## start EXTRACT TO READ

Therefore at this point, the God we all know and love, is a form of art, a sublime idea, with insufficient knowledge of form or awareness, A REPRESENTATION OF THAT WHICH I SPEAK ABOVE. And the Bible is also, a metaphor - about a metaphor, a work of art, not an encyclopedia. Only a fool thinks otherwise, one who conceitedly pronounces he knows the unknowable, which when forced to give it a name, Lao Tzu reluctantly called 'Tao', the underlying, unfathomable essence of everything, the invisible origin behind all things manifest, the essence which is ironically - unknowable. How can a 'know-it-all' know the unknowable?

But that's just me. I like knowledge which is siimple and clear and can be communicated just like that.

It just kills some people to think there's something they don't (can't) know.

Peter Clothier said...

Carly, I think we think along much the same lines, and I appreciate your thoughtful response, as always. By the way, in Buddhist thought--so far as I understand it--it's not "certain People" that suffer, it's all of us. Which does NOT mean, as is often mistakenly purported, that "life is suffering." Rather, the Buddha said that suffering is inevitable for us humans: birth, aging, illness and death all involve some element of suffering. That recognition is the first of the Four Noble Truths, and is the prelude to everything that comes thereafter. Cheers, PaL

Anonymous said...

## end EXTRACT TO READ
## start DATA PROVIDED

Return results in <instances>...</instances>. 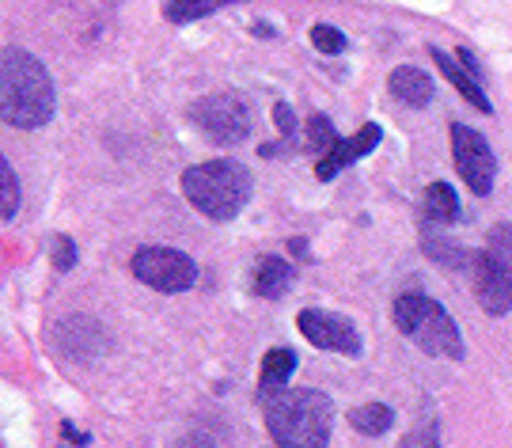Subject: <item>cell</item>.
<instances>
[{
    "label": "cell",
    "mask_w": 512,
    "mask_h": 448,
    "mask_svg": "<svg viewBox=\"0 0 512 448\" xmlns=\"http://www.w3.org/2000/svg\"><path fill=\"white\" fill-rule=\"evenodd\" d=\"M296 373V354L289 346H277L270 354L262 357V376H258V395H262V403L270 399V395L285 392V384H289V376Z\"/></svg>",
    "instance_id": "obj_13"
},
{
    "label": "cell",
    "mask_w": 512,
    "mask_h": 448,
    "mask_svg": "<svg viewBox=\"0 0 512 448\" xmlns=\"http://www.w3.org/2000/svg\"><path fill=\"white\" fill-rule=\"evenodd\" d=\"M251 171L236 160H209L183 171V194L186 202L198 209L209 221H232L239 209L251 202Z\"/></svg>",
    "instance_id": "obj_3"
},
{
    "label": "cell",
    "mask_w": 512,
    "mask_h": 448,
    "mask_svg": "<svg viewBox=\"0 0 512 448\" xmlns=\"http://www.w3.org/2000/svg\"><path fill=\"white\" fill-rule=\"evenodd\" d=\"M54 247H57V251H54V266H57V270H69V266L76 262V243L69 240V236H57Z\"/></svg>",
    "instance_id": "obj_22"
},
{
    "label": "cell",
    "mask_w": 512,
    "mask_h": 448,
    "mask_svg": "<svg viewBox=\"0 0 512 448\" xmlns=\"http://www.w3.org/2000/svg\"><path fill=\"white\" fill-rule=\"evenodd\" d=\"M433 61L440 65V73H444V80H448V84H452V88H456V92L463 95V99H467V103H471L475 111L494 114V103L486 99V92H482V84H478V76L471 73V69H463V65H459V57L444 54V50H437V46H433Z\"/></svg>",
    "instance_id": "obj_11"
},
{
    "label": "cell",
    "mask_w": 512,
    "mask_h": 448,
    "mask_svg": "<svg viewBox=\"0 0 512 448\" xmlns=\"http://www.w3.org/2000/svg\"><path fill=\"white\" fill-rule=\"evenodd\" d=\"M289 285H293V266H289V262L277 259V255L258 259L255 278H251V289H255L258 297H266V300L285 297V293H289Z\"/></svg>",
    "instance_id": "obj_14"
},
{
    "label": "cell",
    "mask_w": 512,
    "mask_h": 448,
    "mask_svg": "<svg viewBox=\"0 0 512 448\" xmlns=\"http://www.w3.org/2000/svg\"><path fill=\"white\" fill-rule=\"evenodd\" d=\"M456 57H459V61H463V65H467V69H471V73H475V76L482 73V69H478V61H475V54H471V50H459Z\"/></svg>",
    "instance_id": "obj_24"
},
{
    "label": "cell",
    "mask_w": 512,
    "mask_h": 448,
    "mask_svg": "<svg viewBox=\"0 0 512 448\" xmlns=\"http://www.w3.org/2000/svg\"><path fill=\"white\" fill-rule=\"evenodd\" d=\"M387 88H391L395 99H403L406 107H429L433 95H437L433 76L425 73V69H414V65H399L391 73V80H387Z\"/></svg>",
    "instance_id": "obj_12"
},
{
    "label": "cell",
    "mask_w": 512,
    "mask_h": 448,
    "mask_svg": "<svg viewBox=\"0 0 512 448\" xmlns=\"http://www.w3.org/2000/svg\"><path fill=\"white\" fill-rule=\"evenodd\" d=\"M228 4H243V0H167L164 4V16L171 23H194V19H205L228 8Z\"/></svg>",
    "instance_id": "obj_17"
},
{
    "label": "cell",
    "mask_w": 512,
    "mask_h": 448,
    "mask_svg": "<svg viewBox=\"0 0 512 448\" xmlns=\"http://www.w3.org/2000/svg\"><path fill=\"white\" fill-rule=\"evenodd\" d=\"M296 327H300V335L308 338L311 346H319V350H334V354H346V357L361 354V335H357V327H353L349 319L334 316V312L304 308V312L296 316Z\"/></svg>",
    "instance_id": "obj_9"
},
{
    "label": "cell",
    "mask_w": 512,
    "mask_h": 448,
    "mask_svg": "<svg viewBox=\"0 0 512 448\" xmlns=\"http://www.w3.org/2000/svg\"><path fill=\"white\" fill-rule=\"evenodd\" d=\"M452 156H456L459 179L471 187V194L486 198L494 190V179H497V160H494V149L486 145V137L478 130H471V126L456 122L452 126Z\"/></svg>",
    "instance_id": "obj_8"
},
{
    "label": "cell",
    "mask_w": 512,
    "mask_h": 448,
    "mask_svg": "<svg viewBox=\"0 0 512 448\" xmlns=\"http://www.w3.org/2000/svg\"><path fill=\"white\" fill-rule=\"evenodd\" d=\"M380 137H384V130H380L376 122L361 126L353 137H338V141L319 156V164H315V179H323V183H327V179H334V175H342L349 164H357L361 156H368V152L376 149V145H380Z\"/></svg>",
    "instance_id": "obj_10"
},
{
    "label": "cell",
    "mask_w": 512,
    "mask_h": 448,
    "mask_svg": "<svg viewBox=\"0 0 512 448\" xmlns=\"http://www.w3.org/2000/svg\"><path fill=\"white\" fill-rule=\"evenodd\" d=\"M330 426L334 403L315 388H293L266 399V430L277 448H327Z\"/></svg>",
    "instance_id": "obj_2"
},
{
    "label": "cell",
    "mask_w": 512,
    "mask_h": 448,
    "mask_svg": "<svg viewBox=\"0 0 512 448\" xmlns=\"http://www.w3.org/2000/svg\"><path fill=\"white\" fill-rule=\"evenodd\" d=\"M54 107L57 95L46 65L19 46L0 50V122L16 130H42L54 118Z\"/></svg>",
    "instance_id": "obj_1"
},
{
    "label": "cell",
    "mask_w": 512,
    "mask_h": 448,
    "mask_svg": "<svg viewBox=\"0 0 512 448\" xmlns=\"http://www.w3.org/2000/svg\"><path fill=\"white\" fill-rule=\"evenodd\" d=\"M391 422H395V411L387 407V403H361V407H353L349 411V426L357 433H365V437H380V433L391 430Z\"/></svg>",
    "instance_id": "obj_16"
},
{
    "label": "cell",
    "mask_w": 512,
    "mask_h": 448,
    "mask_svg": "<svg viewBox=\"0 0 512 448\" xmlns=\"http://www.w3.org/2000/svg\"><path fill=\"white\" fill-rule=\"evenodd\" d=\"M129 266H133V278L145 281L156 293H186L198 281L194 259L186 251H175V247H141Z\"/></svg>",
    "instance_id": "obj_7"
},
{
    "label": "cell",
    "mask_w": 512,
    "mask_h": 448,
    "mask_svg": "<svg viewBox=\"0 0 512 448\" xmlns=\"http://www.w3.org/2000/svg\"><path fill=\"white\" fill-rule=\"evenodd\" d=\"M274 122H277V130L285 133V137H296V114H293V107H289V103H277Z\"/></svg>",
    "instance_id": "obj_23"
},
{
    "label": "cell",
    "mask_w": 512,
    "mask_h": 448,
    "mask_svg": "<svg viewBox=\"0 0 512 448\" xmlns=\"http://www.w3.org/2000/svg\"><path fill=\"white\" fill-rule=\"evenodd\" d=\"M421 217L429 224H452L459 217V198L448 183H433L425 190V202H421Z\"/></svg>",
    "instance_id": "obj_15"
},
{
    "label": "cell",
    "mask_w": 512,
    "mask_h": 448,
    "mask_svg": "<svg viewBox=\"0 0 512 448\" xmlns=\"http://www.w3.org/2000/svg\"><path fill=\"white\" fill-rule=\"evenodd\" d=\"M19 213V179L12 164L4 160V152H0V221H12Z\"/></svg>",
    "instance_id": "obj_18"
},
{
    "label": "cell",
    "mask_w": 512,
    "mask_h": 448,
    "mask_svg": "<svg viewBox=\"0 0 512 448\" xmlns=\"http://www.w3.org/2000/svg\"><path fill=\"white\" fill-rule=\"evenodd\" d=\"M475 297L490 316L512 312V224H497L475 255Z\"/></svg>",
    "instance_id": "obj_5"
},
{
    "label": "cell",
    "mask_w": 512,
    "mask_h": 448,
    "mask_svg": "<svg viewBox=\"0 0 512 448\" xmlns=\"http://www.w3.org/2000/svg\"><path fill=\"white\" fill-rule=\"evenodd\" d=\"M395 327L403 331L421 354L444 357V361H459L463 357V338H459L456 319L448 316L433 297L425 293H403L391 308Z\"/></svg>",
    "instance_id": "obj_4"
},
{
    "label": "cell",
    "mask_w": 512,
    "mask_h": 448,
    "mask_svg": "<svg viewBox=\"0 0 512 448\" xmlns=\"http://www.w3.org/2000/svg\"><path fill=\"white\" fill-rule=\"evenodd\" d=\"M311 46L319 50V54H342L349 46V38L338 31V27H330V23H315L311 27Z\"/></svg>",
    "instance_id": "obj_20"
},
{
    "label": "cell",
    "mask_w": 512,
    "mask_h": 448,
    "mask_svg": "<svg viewBox=\"0 0 512 448\" xmlns=\"http://www.w3.org/2000/svg\"><path fill=\"white\" fill-rule=\"evenodd\" d=\"M399 448H440L437 426H433V422H418V426L399 441Z\"/></svg>",
    "instance_id": "obj_21"
},
{
    "label": "cell",
    "mask_w": 512,
    "mask_h": 448,
    "mask_svg": "<svg viewBox=\"0 0 512 448\" xmlns=\"http://www.w3.org/2000/svg\"><path fill=\"white\" fill-rule=\"evenodd\" d=\"M334 141H338V133H334L327 114H311L308 118V149L315 152V156H323Z\"/></svg>",
    "instance_id": "obj_19"
},
{
    "label": "cell",
    "mask_w": 512,
    "mask_h": 448,
    "mask_svg": "<svg viewBox=\"0 0 512 448\" xmlns=\"http://www.w3.org/2000/svg\"><path fill=\"white\" fill-rule=\"evenodd\" d=\"M190 122L213 141V145H239L251 133V107L232 92L202 95L190 107Z\"/></svg>",
    "instance_id": "obj_6"
}]
</instances>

## end DATA PROVIDED

• JOB 1
Return the passage of the comment thread starting at "But that's just" and ending at "don't (can't) know.".
• JOB 2
In one to three sentences, state why the comment thread calls anyone a fool who takes the Bible for something other than a metaphor and a work of art.
• JOB 3
Continue the comment thread from where it stops.
The items come from a separate source and have no connection to the comment thread.

• WRITTEN RESPONSE 1
But that's just me. I like knowledge which is siimple and clear and can be communicated just like that.

It just kills some people to think there's something they don't (can't) know.

• WRITTEN RESPONSE 2
Such a person conceitedly claims to know the unknowable. That is the underlying essence of everything, which Lao Tzu reluctantly called "Tao," and it cannot be known.

• WRITTEN RESPONSE 3
P: I respectfully disagree with Buddha. Or is Buddha God and knows more than I?

Sufffering is not inevitable. It's a condition of man's consciousness, his inability to accept, his stubborness to move with the forces of fate, his insistence to defy his core, his insistence to knowingly and willfully commit his sins, his conscious will in making mistakes he knows instinctively he should not make. And many more risky and inferior reasons. Yes, Buddha, "inferior".

I have no one, no concept, and most certain of all, no angry god, to blame but myself. I do not suffer. I only accept. I bear the responsibility for the the natural consequence of my foolish behavior and inability to listen to my own sense of thoroughness. Our destinies are in our own conceited hands in our microcosm of a larger system.